**SOURCE DOCUMENT**
++++++

If mtk-mfg registers a nvmem cell, I guess all panthor needs to do is
to handle something like:

  nvmem-cells = <&gpueb_shmem_shader_present>;
  nvmem-cell-names = "shader-present";

That sounds like a reasonable generalization from panthor's point of view.

>
> >>>>>
> >>>>> The driver also exposes the actual achieved clock rate, as read back
> >>>>> from the MCU, as common clock framework clocks, by acting as a clock
> >>>>> provider as well.
> >>>>>
> >>>>> Signed-off-by: Nicolas Frattaroli <nicolas.frattaroli@...labora.com>
> >>>>> ---
> >>>>>    drivers/pmdomain/mediatek/Kconfig            |   16 +
> >>>>>    drivers/pmdomain/mediatek/Makefile           |    1 +
> >>>>>    drivers/pmdomain/mediatek/mtk-mfg-pmdomain.c | 1027 ++++++++++++++++++++++++++
> >>>>>    3 files changed, 1044 insertions(+)
> >>>> [...]
> >>>>> +static int mtk_mfg_init_shared_mem(struct mtk_mfg *mfg)
> >>>>> +{
> >>>>> +       struct device *dev = &mfg->pdev->dev;
> >>>>> +       struct mtk_mfg_ipi_msg msg = {};
> >>>>> +       int ret;
> >>>>> +
> >>>>> +       dev_dbg(dev, "clearing GPUEB shared memory, 0x%X bytes\n", mfg->shared_mem_size);
> >>>>> +       memset_io(mfg->shared_mem, 0, mfg->shared_mem_size);
> >>>>> +
> >>>>> +       msg.cmd = CMD_INIT_SHARED_MEM;
> >>>>> +       msg.u.shared_mem.base = mfg->shared_mem_phys;
> >>>>> +       msg.u.shared_mem.size = mfg->shared_mem_size;
> >>>>> +
> >>>>> +       ret = mtk_mfg_send_ipi(mfg, &msg);
> >>>>> +       if (ret)

++++++

**ITEMS**
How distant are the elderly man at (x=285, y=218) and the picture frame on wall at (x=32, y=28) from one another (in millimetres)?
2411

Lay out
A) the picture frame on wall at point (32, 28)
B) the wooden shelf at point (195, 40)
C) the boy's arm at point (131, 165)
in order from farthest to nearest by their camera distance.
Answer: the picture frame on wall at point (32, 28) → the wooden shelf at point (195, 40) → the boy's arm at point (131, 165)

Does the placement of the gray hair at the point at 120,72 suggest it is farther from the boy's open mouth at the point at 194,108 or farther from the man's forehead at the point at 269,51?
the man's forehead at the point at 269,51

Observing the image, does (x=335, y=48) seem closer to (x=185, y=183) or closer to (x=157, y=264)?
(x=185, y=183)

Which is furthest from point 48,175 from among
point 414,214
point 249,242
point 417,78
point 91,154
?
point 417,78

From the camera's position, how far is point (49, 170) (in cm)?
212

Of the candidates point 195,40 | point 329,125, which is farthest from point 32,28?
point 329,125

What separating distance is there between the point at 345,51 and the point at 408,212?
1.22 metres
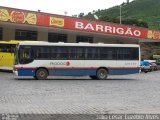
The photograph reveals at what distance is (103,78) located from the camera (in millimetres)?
36906

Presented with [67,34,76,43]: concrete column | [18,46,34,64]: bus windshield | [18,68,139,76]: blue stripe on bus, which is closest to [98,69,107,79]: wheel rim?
[18,68,139,76]: blue stripe on bus

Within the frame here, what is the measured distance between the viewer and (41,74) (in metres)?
35.5

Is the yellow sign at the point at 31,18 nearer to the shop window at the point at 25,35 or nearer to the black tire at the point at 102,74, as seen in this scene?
the shop window at the point at 25,35

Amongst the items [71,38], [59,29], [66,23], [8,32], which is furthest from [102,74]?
[71,38]

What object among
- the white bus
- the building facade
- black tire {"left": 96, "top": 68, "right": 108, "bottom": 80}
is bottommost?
black tire {"left": 96, "top": 68, "right": 108, "bottom": 80}

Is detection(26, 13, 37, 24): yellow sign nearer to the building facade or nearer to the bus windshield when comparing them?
the building facade

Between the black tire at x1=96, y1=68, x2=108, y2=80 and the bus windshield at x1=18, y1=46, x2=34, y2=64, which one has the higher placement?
the bus windshield at x1=18, y1=46, x2=34, y2=64

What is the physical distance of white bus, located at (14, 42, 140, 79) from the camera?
116 ft

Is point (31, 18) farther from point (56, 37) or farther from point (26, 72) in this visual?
point (26, 72)

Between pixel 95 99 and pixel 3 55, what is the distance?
2628 centimetres

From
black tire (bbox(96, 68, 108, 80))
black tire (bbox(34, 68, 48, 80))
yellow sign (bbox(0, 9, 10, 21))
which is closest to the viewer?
black tire (bbox(34, 68, 48, 80))

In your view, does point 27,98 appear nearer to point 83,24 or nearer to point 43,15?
point 43,15

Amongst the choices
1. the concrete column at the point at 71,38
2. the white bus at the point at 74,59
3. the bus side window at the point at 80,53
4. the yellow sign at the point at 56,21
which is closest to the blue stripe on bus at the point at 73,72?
the white bus at the point at 74,59

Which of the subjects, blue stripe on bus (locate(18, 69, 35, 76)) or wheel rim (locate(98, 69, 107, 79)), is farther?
wheel rim (locate(98, 69, 107, 79))
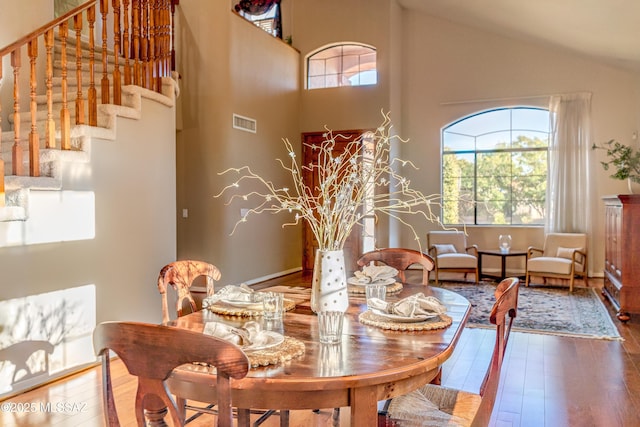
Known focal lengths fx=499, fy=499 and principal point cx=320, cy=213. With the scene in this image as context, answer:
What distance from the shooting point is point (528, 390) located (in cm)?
307

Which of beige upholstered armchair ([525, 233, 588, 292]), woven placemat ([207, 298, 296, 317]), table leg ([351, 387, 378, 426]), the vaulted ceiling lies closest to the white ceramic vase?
woven placemat ([207, 298, 296, 317])

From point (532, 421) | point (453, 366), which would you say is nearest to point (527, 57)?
point (453, 366)

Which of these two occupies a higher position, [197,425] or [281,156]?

++++++

**WHAT YOU HAVE TO DO**
Condense the paragraph in the thread that begins "The driver also exposes" while keeping its main facts.

**REPLY TO THE EXERCISE**
The driver is also a clock provider: it exposes the actual clock rate read back from the MCU as common clock framework clocks.